===== Dataset extract

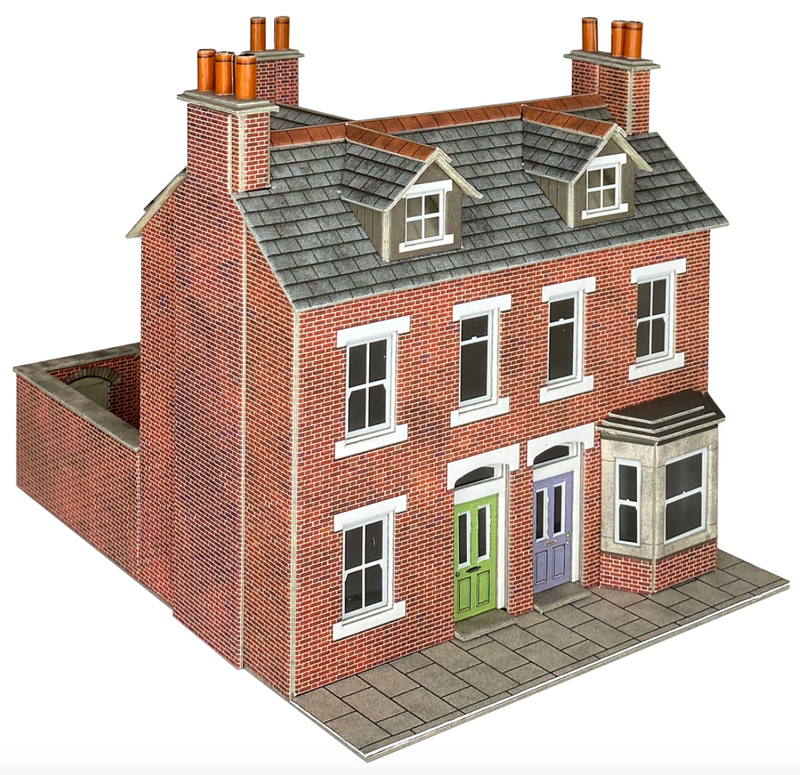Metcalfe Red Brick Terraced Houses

==========
===== Dataset extract

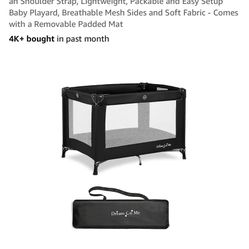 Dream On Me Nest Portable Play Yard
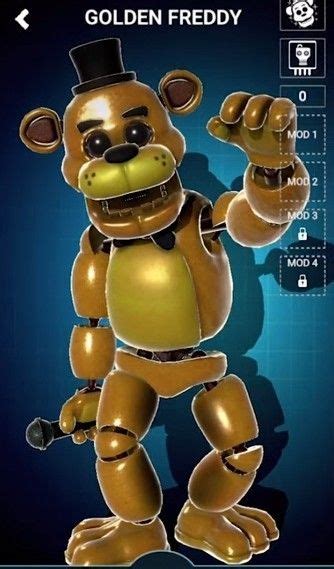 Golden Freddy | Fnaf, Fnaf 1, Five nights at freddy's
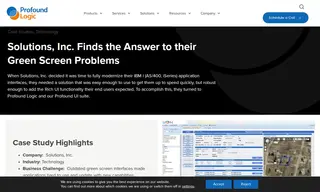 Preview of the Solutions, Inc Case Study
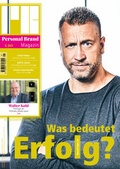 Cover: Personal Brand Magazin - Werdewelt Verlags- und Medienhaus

==========

Instructions for the task - Among the entries above, find the line with "Dream On Me Nest Portable Play Yard" and repeat exactly from there through the line with "Cover: Personal Brand", leaving out the pictures.

Response area -
 Dream On Me Nest Portable Play Yard
 Golden Freddy | Fnaf, Fnaf 1, Five nights at freddy's
 Preview of the Solutions, Inc Case Study
 Cover: Personal Brand Magazin - Werdewelt Verlags- und Medienhaus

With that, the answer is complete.